また、インドシナ出兵は、宗教保護、通商、軍事力、植民地化が結びついた事例です。アジア諸国が列強から軍事圧力を受け、主権を制限されていく流れを理解するうえで重要です。
さらに、フランスの進出は周辺地域にも影響しました。カンボジアはフランス保護下へ入り、のちにラオスも組み込まれました。シャム王国、現在のタイは、東のフランスと西のイギリスの間で独立維持を図ることになります。詳しくはラーマ5世の記事ともつながります。
年表で見るインドシナ出兵
| 年 | 出来事 | 意味 |
|---|---|---|
| 1852年 | ナポレオン3世がフランス皇帝となる | 第二帝政下で海外進出が進む |
| 1857年 | フランスがベトナム侵攻を決定 | 宣教師保護と植民地拡大が結びつく |
| 1858年 | フランス・スペイン連合軍がダナンへ上陸 | インドシナ出兵の開始 |
| 1859年 | フランス軍がサイゴンを占領 | 南部支配の拠点を得る |
| 1861年 | フランス軍がサイゴン周辺の支配を拡大 | 阮朝が不利な状況へ追い込まれる |
| 1862年 | サイゴン条約 | コーチシナ支配の足場が固まる |
| 1867年 | フランスがコーチシナ西部へ支配を拡大 | 南部ベトナム支配が強まる |
| 1883年 | ベトナム中部・北部の保護国化が進む | アンナン・トンキン支配へつながる |
| 1887年 | フランス領インドシナ連邦が成立 | 出兵から植民地行政の枠組みへ発展 |
関連用語
| 用語 | 意味 | インドシナ出兵との関係 |
|---|---|---|
| ナポレオン3世 | フランス第二帝政の皇帝 | ベトナム侵攻を進めた時期の君主 |
| サイゴン条約 | 1862年にフランスとベトナム阮朝が結んだ条約 | 出兵の結果を決めた条約 |
| ベトナム保護国化 | ベトナムがフランス保護下へ入る過程 | インドシナ出兵後の展開 |
| フランス領インドシナ連邦 | フランスのインドシナ植民地統治の枠組み | 出兵から発展した植民地支配 |
| カンボジア保護国化 | カンボジアがフランス保護下へ入る過程 | フランスのインドシナ拡大と関係 |
| 帝国主義 | 列強が海外へ支配圏を広げる動き | 出兵の国際的背景 |
| 植民地 | 本国の支配を受ける地域 | コーチシナ支配の理解に必要 |
| オランダ領東インド | 現在のインドネシアを中心とするオランダ支配地域 | 東南アジア植民地支配の比較対象 |
覚え方
- インドシナ出兵は1858年開始
- 最初はダナン、次にサイゴンが重要
- 名目は宣教師保護、実態はフランスの植民地拡大
- 1862年サイゴン条約でコーチシナ支配の足場ができる
- 日本の仏印進駐とは時代も主体も別
- 最終的にフランス領インドシナ連邦へつながる
一言でまとめるなら、インドシナ出兵は「フランスがベトナムを植民地化する第一歩になった1858年開始の軍事行動」です。
よくある質問
インドシナ出兵とは何ですか?
1858年にフランス・スペイン連合軍がベトナムのダナンへ上陸して始めた軍事行動です。
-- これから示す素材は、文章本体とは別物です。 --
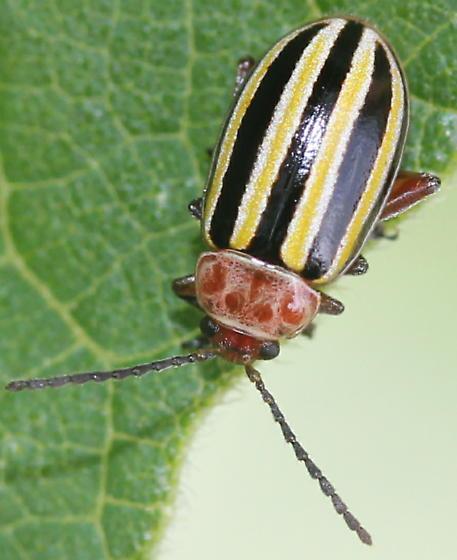resembles Disonycha - Disonycha admirabila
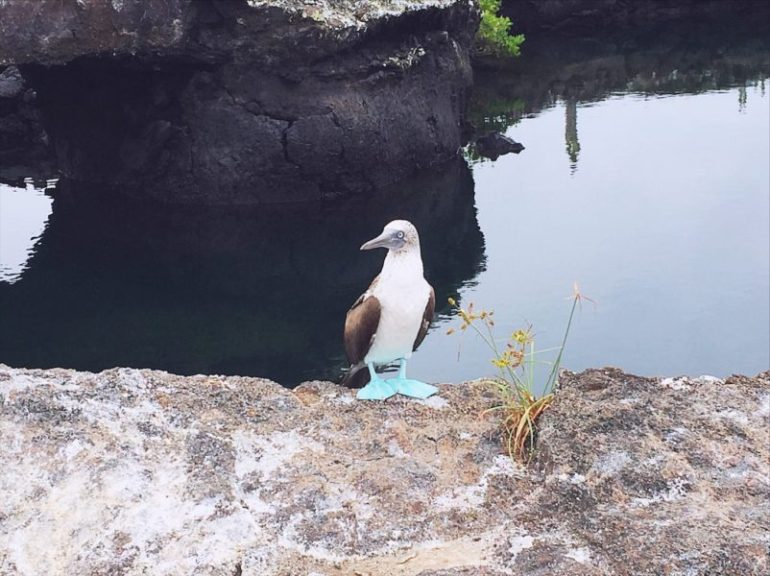 Galapagos travel tips -sunset-blue-footed-boobie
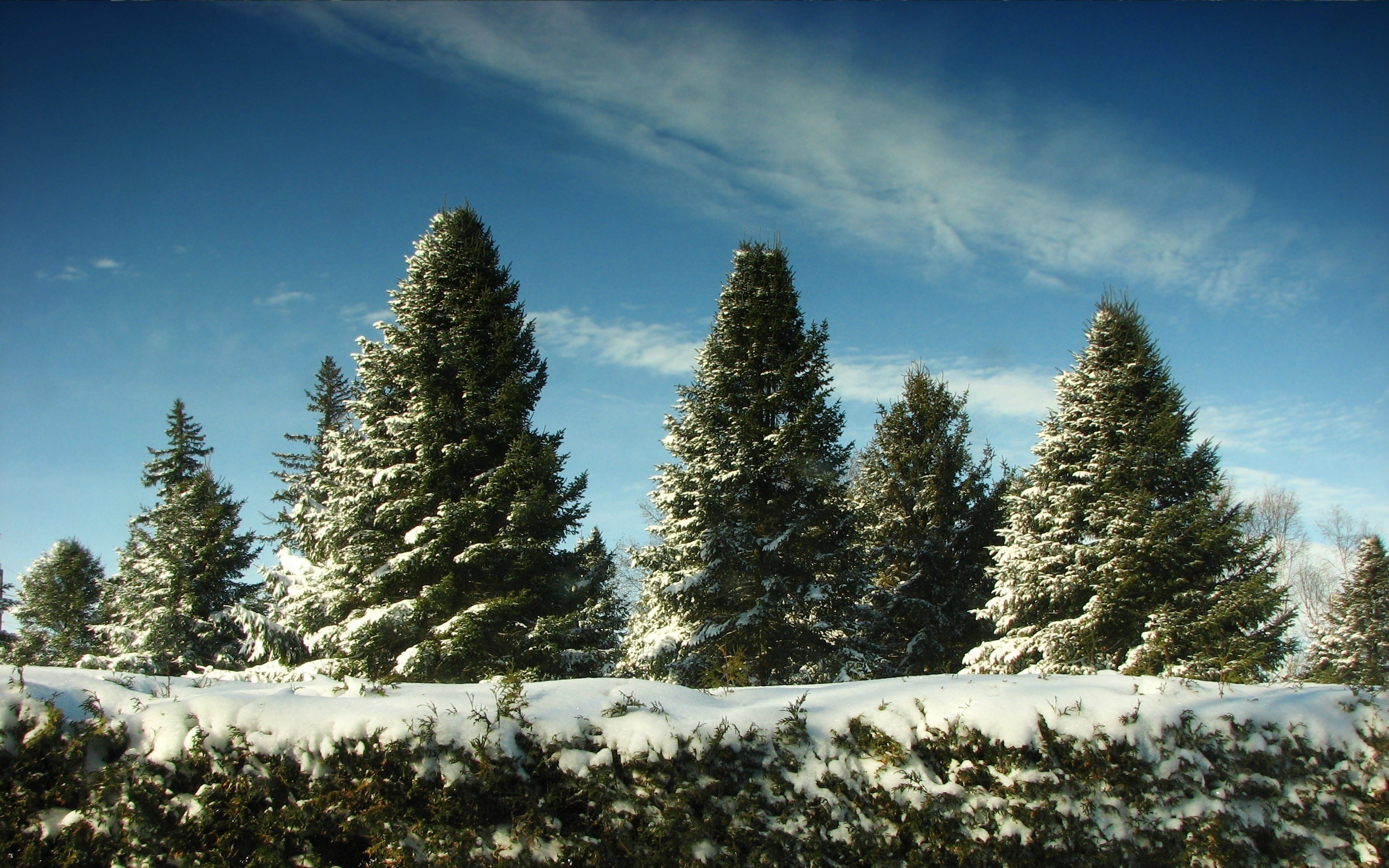 Зима деревья лес ели загрузить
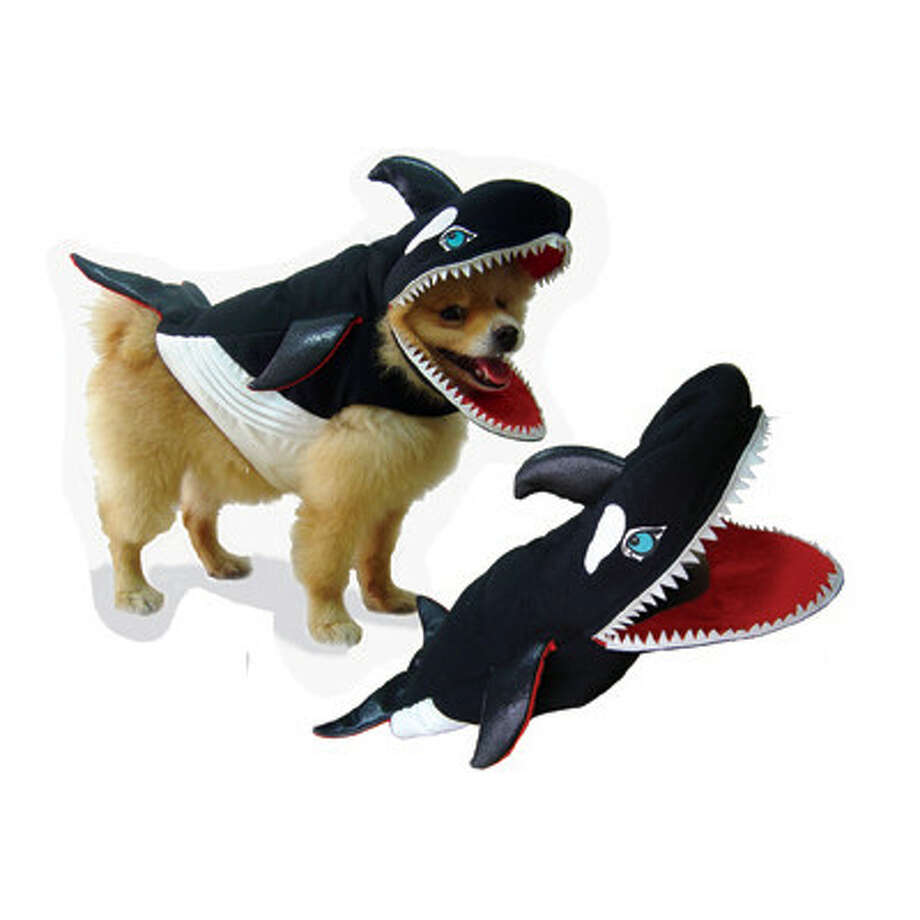 We've always loved the dog shark costume. Dog killer whale is even better, because killer whales are smarter than sharks.
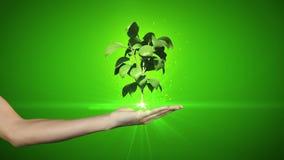 提出数字式绿色植物生长的手 库存照片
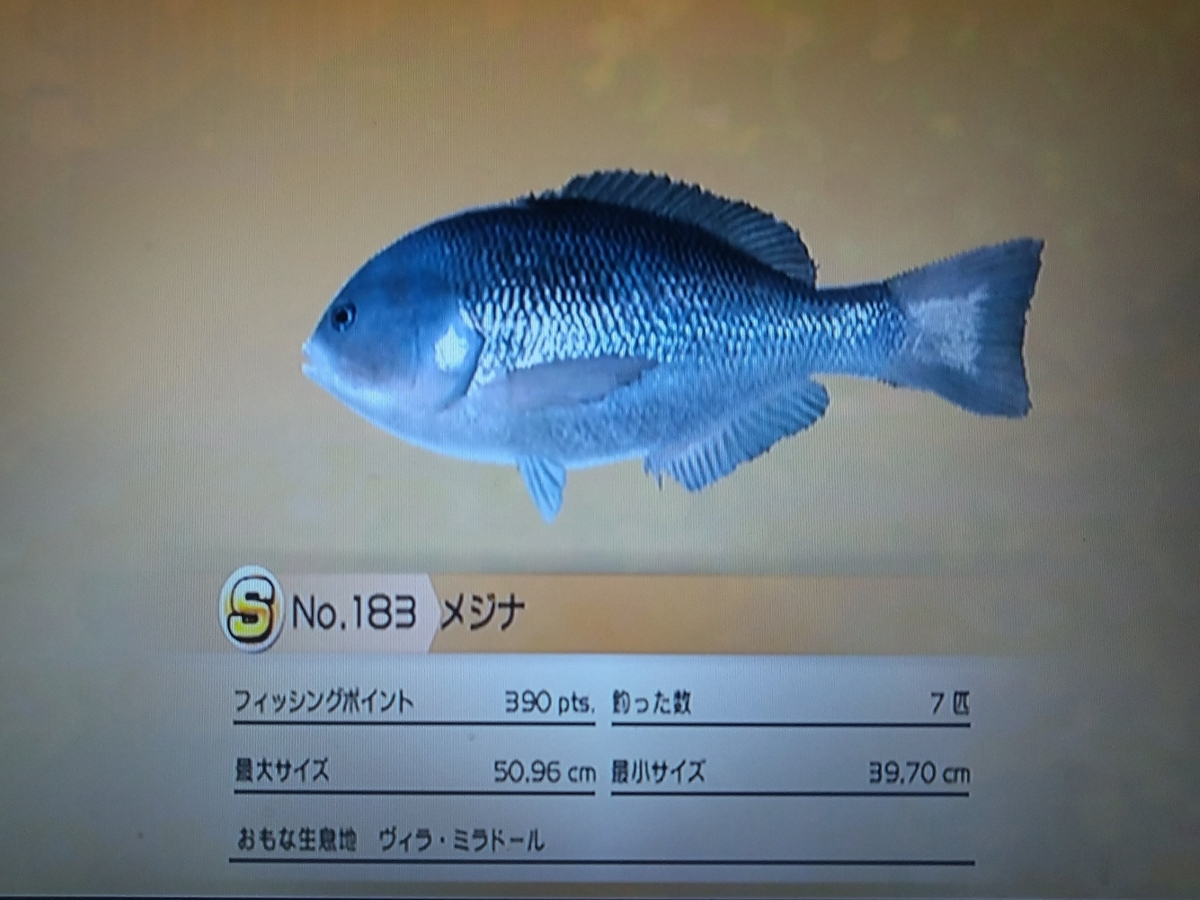 f:id:pocchikun0304:20210131125843j:plain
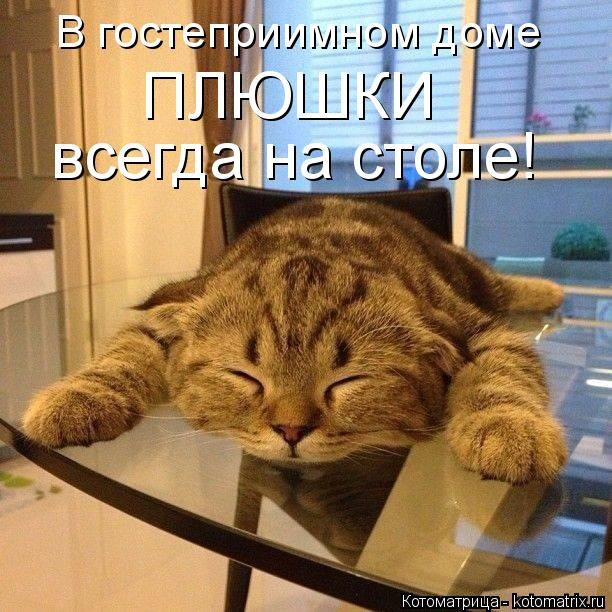 Котоматрица: В гостеприимном доме  ПЛЮШКИ всегда на столе!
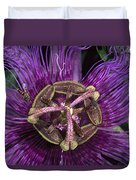 Bee On Passion Flower Brazil Duvet Cover by Pete Oxford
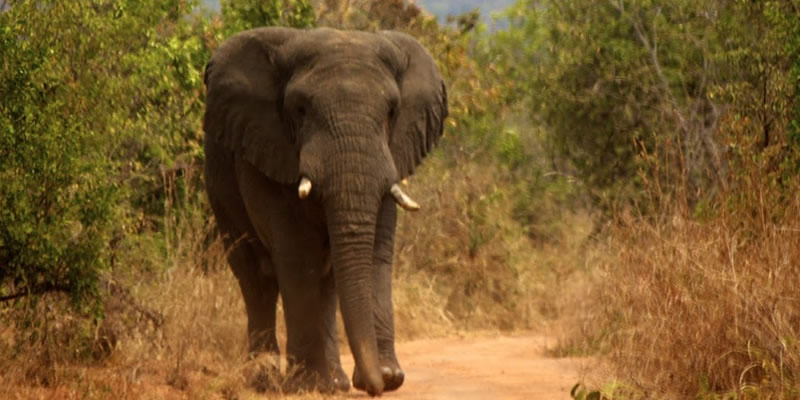 Wildlife Safaris in Akagera National park Rwanda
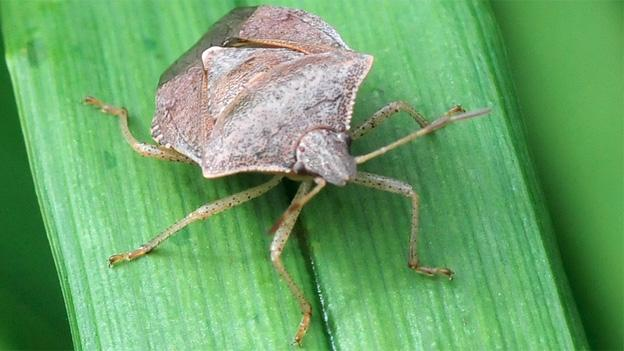 Stink bug populations have surged with a vengeance.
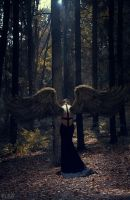 Wings Of Sorrow by FlexDreams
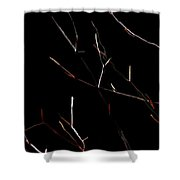 Branches In The Dark Shower Curtain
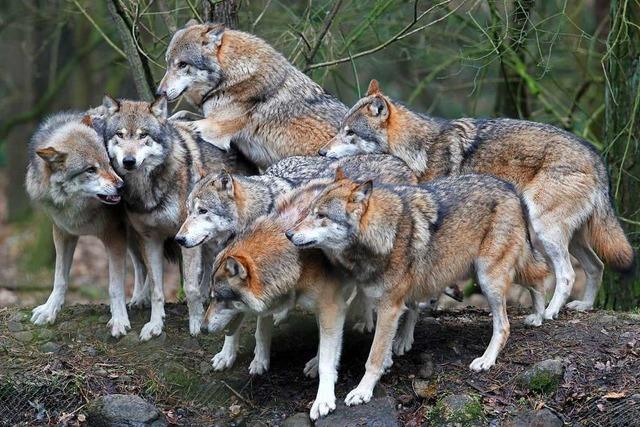 Die Rückkehr des Wolfs wird im Kreis Lörrach mit gemischten Gefühlen betrachtet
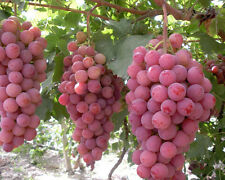 30+ FRESH Grape Seeds - Mixed Varieties - Malta Heirloom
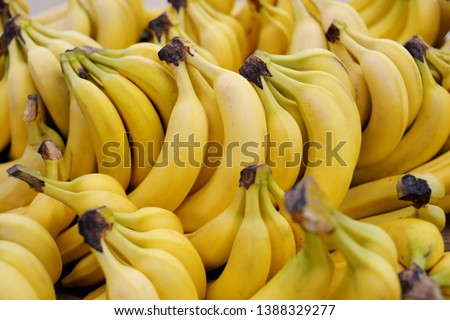 Clusters of yellow ripe bananas in a store laid out in rows in close-up #1388329277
フランスによるベトナム植民地化の出発点になりました。
インドシナ出兵はいつ起きましたか?
1858年に始まりました。1859年にサイゴン占領、1862年にサイゴン条約へ進みます。
インドシナ出兵のきっかけは何ですか?
フランスは宣教師保護を名目にしました。ただし、背景には東南アジアでの植民地拡大、通商、市場獲得への関心がありました。
サイゴン条約との関係は?
サイゴン条約は、インドシナ出兵の結果として1862年に結ばれた条約です。フランスはサイゴンとコーチシナ東部3州などを得ました。
インドシナ出兵と日本の仏印進駐は同じですか?
同じではありません。インドシナ出兵は1858年のフランスによるベトナム侵攻で、日本の仏印進駐は1940年・1941年の第二次世界大戦期の出来事です。
確認問題
- インドシナ出兵が始まった年はいつか。
- フランス・スペイン連合軍が最初に上陸したベトナム中部の都市はどこか。
- 1859年にフランス軍が占領し、南部支配の拠点になった都市はどこか。
- 1862年に結ばれ、フランスがコーチシナ支配の足場を得た条約は何か。
- インドシナ出兵の後に成立したフランスの植民地統治の枠組みは何か。
答えは、1. 1858年、2. ダナン、3. サイゴン、4. サイゴン条約、5. フランス領インドシナ連邦です。
参考文献・参考資料
- Encyclopaedia Britannica, “Vietnam – The conquest of Vietnam by France”
- Encyclopaedia Britannica, “Treaty of Saigon”
- Encyclopaedia Britannica, “Sino-French War”
- Encyclopaedia Britannica, “Indochina”
- Chemins de mémoire, “French presence in Indochina”
- Digithèque MJP, “Traité de paix et d’amitié entre la France et l’Espagne d’une part et le royaume d’Annam d’autre part”
- Cambridge University Press, “The French conquest”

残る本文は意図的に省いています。